By 1854, the team of Eugenio Barsanti (1821-64) and Felice Matteucci (1808-87) designed a free-piston atmospheric 2-cylinder engine, which was patented.   It had rack & pinion gearing to convert reciprocal to rotary motion.   In 1857, their 1-cylinder engine was used to power several machine tools.   Their 1857 patented engine incorporated several improvements.   It used electrica ignition provided by a Bunsen battery and a de la Rive multiplier, an early form of an electromagnetic coil.   Their engines used coal gas as fuel.   The engine was produced intermitently and sold for 20 years.   From this time forward, a practical IC engine was assured and inventors vied to build better engines.   The greatest need was for better efficiency. Cummins 94-100

Jean Joseph Étienne Lenoir (1822-1900) invents the first practical stationary atmospheric (non-compression) IC engine fueled by gas.   It operates like a steam engine except that gas replaces steam.   The mixture of gas and air is fired by an electric spark obtained from a battery and an induction coil.   It running costs were greater than those of a steam engine, but it encouraged him and other inventors to seek improvements.   All these engines suffered from a lack of compression. Singer 157


Jean Joseph Étienne Lenoir invents the world's first continuous production IC engine in 1862.   Probably fewer than 500 engines were produced, mostly in France, but also in Great Britain and United States.   It was non-compression, double-acting with power produced on each stroke.   It produced less than 3 horsepower with an efficiency of about 4% to 5%.   It featured spark plugs that used a charging battery.   It was expensive to run on coal gas and required much maintenance.   Production ceased in the late 1860s. Cummins 106-112

In 1862, the Frenchmen, Alphonse Beau de Rochas (1815-1891), obtains a patent in which are described the essential conditions that must be fulfilled in a practical gas engine to be efficient.   This patent protecst the 4-stroke cycle, which later became universal.   Although de Rochas demonstrated the principles of his invention, he left it to others to translate theory into practice while his patent lapsed. Singer 158

In 1862 and 1863, Nicolaus August Otto (1832-91) builds atmospheric gas engines that were not commercially successful. Cummins 134-138   In 1864, Eugen Langen (1833-93) visits Otto and becomes interested in his engine work.   He & Otto form a company called N. A. Otto & Cie.   Otto contributes his patents and workshop and Langen contributes 10,000 talers.   They begin to build and sell engines.

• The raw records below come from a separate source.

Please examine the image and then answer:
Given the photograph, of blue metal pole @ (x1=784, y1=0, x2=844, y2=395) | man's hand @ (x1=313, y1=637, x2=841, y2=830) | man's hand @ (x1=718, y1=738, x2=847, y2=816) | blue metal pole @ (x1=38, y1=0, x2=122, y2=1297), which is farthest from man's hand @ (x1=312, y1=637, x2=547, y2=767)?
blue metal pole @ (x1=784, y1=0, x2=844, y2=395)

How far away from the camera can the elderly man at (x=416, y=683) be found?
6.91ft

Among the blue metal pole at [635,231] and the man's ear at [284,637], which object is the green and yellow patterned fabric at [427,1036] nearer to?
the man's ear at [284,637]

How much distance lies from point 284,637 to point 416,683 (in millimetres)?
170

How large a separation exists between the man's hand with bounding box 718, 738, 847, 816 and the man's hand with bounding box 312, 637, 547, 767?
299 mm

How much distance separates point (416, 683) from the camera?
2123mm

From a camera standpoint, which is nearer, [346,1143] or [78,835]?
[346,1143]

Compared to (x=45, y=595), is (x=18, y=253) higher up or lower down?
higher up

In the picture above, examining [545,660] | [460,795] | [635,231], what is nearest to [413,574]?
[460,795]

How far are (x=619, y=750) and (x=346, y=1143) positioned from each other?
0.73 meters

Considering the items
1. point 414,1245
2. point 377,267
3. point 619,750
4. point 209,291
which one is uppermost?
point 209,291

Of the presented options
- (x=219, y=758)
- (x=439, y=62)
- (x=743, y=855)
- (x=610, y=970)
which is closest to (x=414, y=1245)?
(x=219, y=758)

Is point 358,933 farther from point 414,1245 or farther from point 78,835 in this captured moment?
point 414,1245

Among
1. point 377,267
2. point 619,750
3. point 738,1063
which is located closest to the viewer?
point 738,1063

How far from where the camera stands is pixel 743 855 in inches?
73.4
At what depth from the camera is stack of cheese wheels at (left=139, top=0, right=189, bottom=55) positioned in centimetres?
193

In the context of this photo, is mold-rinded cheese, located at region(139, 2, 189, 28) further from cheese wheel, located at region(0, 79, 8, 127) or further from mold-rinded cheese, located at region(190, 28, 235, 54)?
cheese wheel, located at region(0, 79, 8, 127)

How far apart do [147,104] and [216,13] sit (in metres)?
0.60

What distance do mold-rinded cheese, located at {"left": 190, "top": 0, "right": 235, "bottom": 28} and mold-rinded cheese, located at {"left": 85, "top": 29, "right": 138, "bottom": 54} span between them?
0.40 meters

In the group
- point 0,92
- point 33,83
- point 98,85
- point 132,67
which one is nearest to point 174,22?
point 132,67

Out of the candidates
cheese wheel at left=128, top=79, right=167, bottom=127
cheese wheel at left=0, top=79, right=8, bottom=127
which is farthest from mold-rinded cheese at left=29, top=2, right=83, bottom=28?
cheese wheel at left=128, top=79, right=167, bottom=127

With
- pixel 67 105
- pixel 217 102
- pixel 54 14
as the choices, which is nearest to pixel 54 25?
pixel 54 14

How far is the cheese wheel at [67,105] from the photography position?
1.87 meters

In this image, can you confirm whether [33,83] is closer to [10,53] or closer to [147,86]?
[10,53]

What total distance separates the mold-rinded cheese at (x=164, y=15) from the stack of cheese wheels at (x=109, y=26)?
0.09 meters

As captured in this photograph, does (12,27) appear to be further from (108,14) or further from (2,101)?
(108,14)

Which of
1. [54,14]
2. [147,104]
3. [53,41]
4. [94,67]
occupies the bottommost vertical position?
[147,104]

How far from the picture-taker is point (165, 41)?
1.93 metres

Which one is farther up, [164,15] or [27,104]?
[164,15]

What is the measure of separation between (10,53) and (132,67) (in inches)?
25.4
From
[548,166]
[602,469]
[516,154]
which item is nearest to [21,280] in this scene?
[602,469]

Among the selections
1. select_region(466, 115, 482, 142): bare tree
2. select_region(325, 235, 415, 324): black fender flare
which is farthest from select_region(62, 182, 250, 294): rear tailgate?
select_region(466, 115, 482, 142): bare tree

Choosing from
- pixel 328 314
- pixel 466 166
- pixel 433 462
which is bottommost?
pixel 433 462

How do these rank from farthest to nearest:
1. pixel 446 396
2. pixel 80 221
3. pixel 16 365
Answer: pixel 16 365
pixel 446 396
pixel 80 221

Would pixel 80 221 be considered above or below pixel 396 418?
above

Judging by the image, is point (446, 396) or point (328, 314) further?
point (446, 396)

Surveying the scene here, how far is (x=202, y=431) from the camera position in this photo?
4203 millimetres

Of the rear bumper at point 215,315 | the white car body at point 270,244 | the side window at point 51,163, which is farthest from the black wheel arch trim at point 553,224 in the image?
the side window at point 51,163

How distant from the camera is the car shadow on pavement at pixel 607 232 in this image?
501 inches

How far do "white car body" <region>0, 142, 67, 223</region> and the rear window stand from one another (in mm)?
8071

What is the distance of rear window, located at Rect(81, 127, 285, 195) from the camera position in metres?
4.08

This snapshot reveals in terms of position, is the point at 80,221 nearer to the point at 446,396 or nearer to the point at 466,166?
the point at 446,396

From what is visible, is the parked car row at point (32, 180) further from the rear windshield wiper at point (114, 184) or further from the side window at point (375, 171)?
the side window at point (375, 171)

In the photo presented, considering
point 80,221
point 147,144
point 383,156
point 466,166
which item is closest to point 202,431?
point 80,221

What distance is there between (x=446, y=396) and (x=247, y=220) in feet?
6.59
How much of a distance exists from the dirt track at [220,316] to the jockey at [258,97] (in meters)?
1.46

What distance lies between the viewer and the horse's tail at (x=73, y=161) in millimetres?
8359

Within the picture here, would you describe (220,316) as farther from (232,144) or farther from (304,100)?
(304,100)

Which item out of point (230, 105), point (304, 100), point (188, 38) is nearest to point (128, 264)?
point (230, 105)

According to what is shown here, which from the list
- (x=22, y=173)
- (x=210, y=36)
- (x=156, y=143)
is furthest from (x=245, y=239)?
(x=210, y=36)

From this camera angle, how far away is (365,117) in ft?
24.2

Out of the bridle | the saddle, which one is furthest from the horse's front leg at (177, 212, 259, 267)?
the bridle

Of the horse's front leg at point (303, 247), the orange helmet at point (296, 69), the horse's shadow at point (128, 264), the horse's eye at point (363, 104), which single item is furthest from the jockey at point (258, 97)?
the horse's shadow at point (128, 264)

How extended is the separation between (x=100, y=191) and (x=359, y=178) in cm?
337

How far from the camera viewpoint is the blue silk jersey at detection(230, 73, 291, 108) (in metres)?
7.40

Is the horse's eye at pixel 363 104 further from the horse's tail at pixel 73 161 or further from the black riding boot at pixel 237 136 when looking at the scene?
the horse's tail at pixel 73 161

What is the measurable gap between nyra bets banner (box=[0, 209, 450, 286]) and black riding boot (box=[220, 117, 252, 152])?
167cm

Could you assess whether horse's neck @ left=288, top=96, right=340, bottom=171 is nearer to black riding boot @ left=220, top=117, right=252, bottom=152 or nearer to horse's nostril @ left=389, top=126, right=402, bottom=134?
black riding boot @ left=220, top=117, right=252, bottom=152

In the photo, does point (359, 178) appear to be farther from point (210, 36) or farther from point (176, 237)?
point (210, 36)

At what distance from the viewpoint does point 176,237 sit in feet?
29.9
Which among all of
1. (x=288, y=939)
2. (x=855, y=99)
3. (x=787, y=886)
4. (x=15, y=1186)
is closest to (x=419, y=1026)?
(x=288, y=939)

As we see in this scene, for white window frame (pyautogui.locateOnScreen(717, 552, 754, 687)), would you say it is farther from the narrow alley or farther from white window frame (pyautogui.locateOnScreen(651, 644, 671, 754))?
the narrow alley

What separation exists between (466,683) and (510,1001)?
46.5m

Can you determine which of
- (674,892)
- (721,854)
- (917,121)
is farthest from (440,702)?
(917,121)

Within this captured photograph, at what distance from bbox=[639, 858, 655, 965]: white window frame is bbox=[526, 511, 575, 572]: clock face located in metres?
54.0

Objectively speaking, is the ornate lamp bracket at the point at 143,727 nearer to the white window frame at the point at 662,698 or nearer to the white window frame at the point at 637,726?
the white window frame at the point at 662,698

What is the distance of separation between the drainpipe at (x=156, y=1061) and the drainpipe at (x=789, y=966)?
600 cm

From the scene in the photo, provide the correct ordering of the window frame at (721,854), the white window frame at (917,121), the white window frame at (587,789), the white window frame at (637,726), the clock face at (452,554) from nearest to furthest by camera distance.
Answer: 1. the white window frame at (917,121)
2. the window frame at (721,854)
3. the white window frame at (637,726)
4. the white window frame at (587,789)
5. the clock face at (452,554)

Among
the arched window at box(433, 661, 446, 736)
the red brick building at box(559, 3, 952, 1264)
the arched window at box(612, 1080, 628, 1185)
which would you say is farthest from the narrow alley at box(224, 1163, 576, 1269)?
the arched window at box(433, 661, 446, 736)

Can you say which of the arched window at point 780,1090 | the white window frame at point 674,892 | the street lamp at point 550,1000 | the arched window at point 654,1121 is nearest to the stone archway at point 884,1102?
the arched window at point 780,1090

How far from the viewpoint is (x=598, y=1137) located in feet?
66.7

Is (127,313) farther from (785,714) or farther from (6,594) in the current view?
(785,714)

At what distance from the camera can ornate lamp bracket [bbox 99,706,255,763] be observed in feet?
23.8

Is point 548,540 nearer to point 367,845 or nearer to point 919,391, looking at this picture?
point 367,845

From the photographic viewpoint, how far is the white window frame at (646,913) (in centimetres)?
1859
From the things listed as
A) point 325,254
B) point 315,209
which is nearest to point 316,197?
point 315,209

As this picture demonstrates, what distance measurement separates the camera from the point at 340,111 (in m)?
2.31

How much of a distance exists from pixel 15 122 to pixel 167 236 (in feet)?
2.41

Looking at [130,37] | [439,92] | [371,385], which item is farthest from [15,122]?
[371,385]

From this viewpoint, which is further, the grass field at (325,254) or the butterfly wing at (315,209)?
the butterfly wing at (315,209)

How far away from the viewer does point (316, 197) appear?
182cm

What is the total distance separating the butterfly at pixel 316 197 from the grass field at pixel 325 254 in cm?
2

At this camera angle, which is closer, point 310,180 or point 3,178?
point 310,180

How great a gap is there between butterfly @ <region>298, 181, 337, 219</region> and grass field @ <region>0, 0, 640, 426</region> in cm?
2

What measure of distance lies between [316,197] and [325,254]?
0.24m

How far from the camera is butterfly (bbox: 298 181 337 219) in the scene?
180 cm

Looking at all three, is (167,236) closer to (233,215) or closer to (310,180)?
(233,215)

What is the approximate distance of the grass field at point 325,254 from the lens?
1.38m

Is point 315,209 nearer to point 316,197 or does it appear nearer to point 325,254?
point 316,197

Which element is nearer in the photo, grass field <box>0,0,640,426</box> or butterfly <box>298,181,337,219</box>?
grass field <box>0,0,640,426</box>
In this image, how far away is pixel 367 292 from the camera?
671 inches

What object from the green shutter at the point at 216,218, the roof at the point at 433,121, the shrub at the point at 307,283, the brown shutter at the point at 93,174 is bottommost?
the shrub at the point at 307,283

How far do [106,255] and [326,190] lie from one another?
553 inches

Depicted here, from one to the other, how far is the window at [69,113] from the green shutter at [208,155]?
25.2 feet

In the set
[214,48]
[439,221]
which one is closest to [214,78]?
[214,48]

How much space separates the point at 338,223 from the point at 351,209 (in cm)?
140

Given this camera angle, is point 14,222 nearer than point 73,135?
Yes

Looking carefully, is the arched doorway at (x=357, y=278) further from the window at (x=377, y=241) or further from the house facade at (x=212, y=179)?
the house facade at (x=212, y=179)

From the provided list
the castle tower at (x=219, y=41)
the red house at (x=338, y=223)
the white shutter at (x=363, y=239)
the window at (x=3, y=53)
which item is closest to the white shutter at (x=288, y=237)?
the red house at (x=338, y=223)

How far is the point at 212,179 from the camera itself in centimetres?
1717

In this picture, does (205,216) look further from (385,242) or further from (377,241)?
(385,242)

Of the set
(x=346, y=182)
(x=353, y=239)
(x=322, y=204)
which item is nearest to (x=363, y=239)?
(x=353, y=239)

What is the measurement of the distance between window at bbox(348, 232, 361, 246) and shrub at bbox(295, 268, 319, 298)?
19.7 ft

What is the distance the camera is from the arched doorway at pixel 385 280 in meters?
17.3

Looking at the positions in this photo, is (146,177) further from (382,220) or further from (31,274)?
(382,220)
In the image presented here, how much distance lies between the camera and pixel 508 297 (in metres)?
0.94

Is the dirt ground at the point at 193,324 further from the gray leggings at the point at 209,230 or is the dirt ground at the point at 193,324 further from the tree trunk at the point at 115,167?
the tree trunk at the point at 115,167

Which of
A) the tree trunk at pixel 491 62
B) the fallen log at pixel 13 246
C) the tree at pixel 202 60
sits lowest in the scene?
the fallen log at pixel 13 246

Pierre-Constant Hugon (1814-?) invented a non-compression, double-acting IC engine around 1865.   Its unique contribution was a Barnett trapped-flame ignition cock into the slide-valve. Cummins 112-116

In 1867, Otto and Langen build an improved atmospheric gas engine that wins a prize and fame at a fair.   More people invest in a new company called Gasmotoren-Fabrik Deutz AG to build Otto engines.   The company is a financial success. Cummins 145


In 1870, Alexis de Bisschop of France invented the most successful non-compression engine because it was reliable and cheap.   It was the only non-compression engine able to compete with the Otto & Langen compression engine.   It required coal gas, but no cooling water.   Its production ran for 25 years, several thousand having been made. Cummins 116-121

In 1872, Otto builds a model of a 4-stroke engine using gas. Cummins 163

In 1873, Louis Charles Errani and Richard Anders of Liege, Belgium, patented a single-acting engine that used a gasoline-like ("hydrocarbon liquid") fuel.   It never went beyond the experimental stage. Cummins 121-122   However, the idea of using fine particles of a liguid, gasoline, instead of gas was very important because gas made from coal, was not readily available or too costly.

In 1876, Otto's company, Deutz, enters production of its 4-stroke engine. Cummins 169

Karl Benz in 1879 receives a patent for production 2-stroke engine.



1892: Rudolf Diesel develops his Carnot heat engine type motor burning powdered coal dust.   He is awarded a patent the next year.

In 1896, Karl Benz patents his design of the first horizontallly-opposed ("boxer") engine.